Abstract

The fight for the conservation of the Amazon region is anything but recent. Despite being one of the highest biodiversity assets in the world, it has undergone intense transformations of the landscape since the beginning of the anthropic “invasion” occupation. Changes in land use and occupation are observed for the municipality of Dom Eliseu, located in the zone characterized as the Arc of Deforestation. Given this premise, we designed this study to provide a quantitative understanding of forest fragmentation in the municipality of Dom Eliseu – PA. For this, cloud-free images from the TM (Landsat 5) and OLI (Landsat 8) sensors for 2008 and 2018 were used, respectively, for supervised classification of land use and land cover to identify the forest areas in the study area.
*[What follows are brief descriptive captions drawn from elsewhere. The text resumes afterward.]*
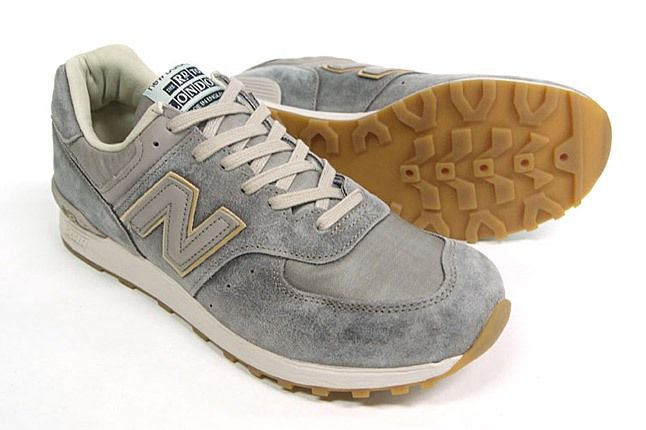 New Balance Road To London 15 1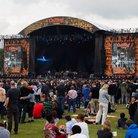 Calling Festival 2014
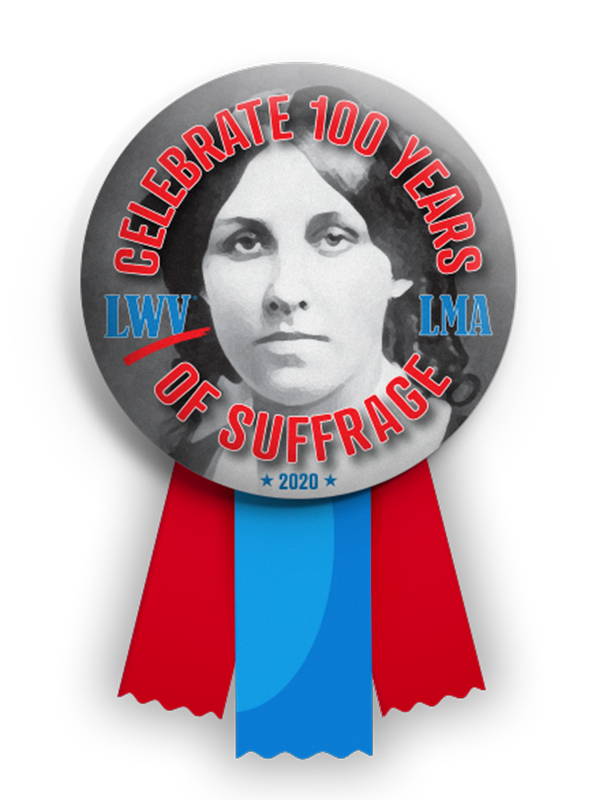 Celebrating 100 years of Suffrage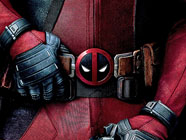 Deadpool: Worth the Wade
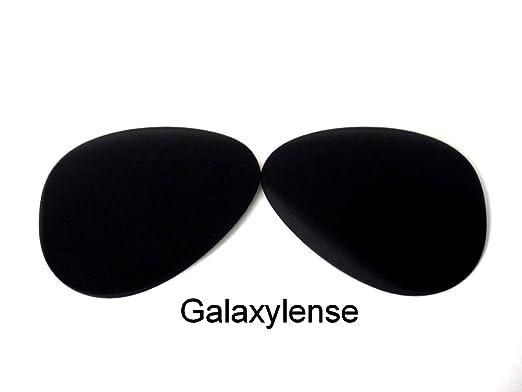 Galaxie Rechange Lentilles Pour Ray Ban RB3025 Aviators Noir 58 mm polarisé  - Transparent, regular  Amazon.fr  Vêtements et accessoires f38c9587cb48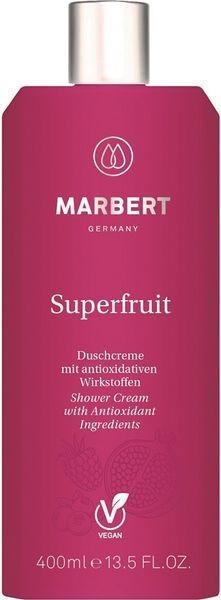 Marbert Superfruit Duschcreme (400ml)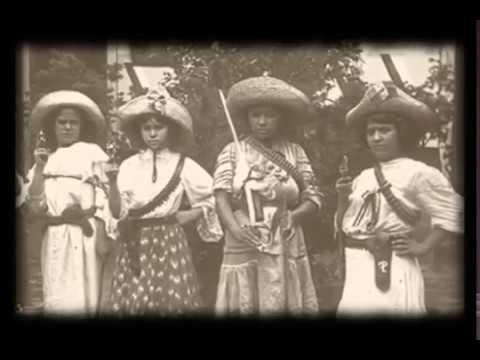 Las soldaderas - Revolución Mexicana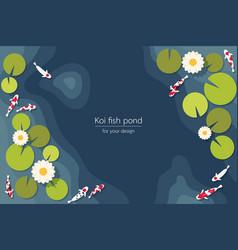 Top view koi fish pond vector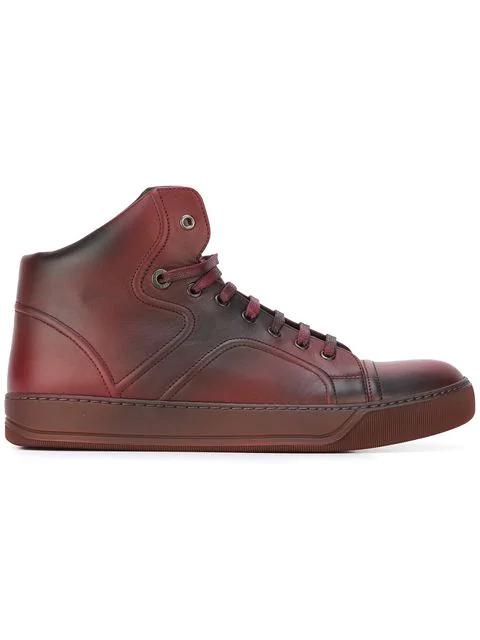 Lanvin Hi-top Spray Paint Sneakers In Red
The areas of each fragment were quantified and grouped into size classes, considering as very small (<5 ha), small (5–10 ha), medium (10–100 ha), and large (> 100 ha) fragments. The indexes used were area, edge, density and size, shape, and central. In total, 33,171 forest fragments were found in 2008, reduced to 32,385 in 2018, representing 42.71% of the forest cover area under study. Quantitative characterizations were made with groups of area indexes density and size, shape, and central area, the latter obtained for the distance of 100 m under edge effect. The area mapping infers that the forest fragments in the area are mainly found by very small fragments, smaller than 5 ha, indicating a high degree of forest fragmentation in this landscape during the two years under study.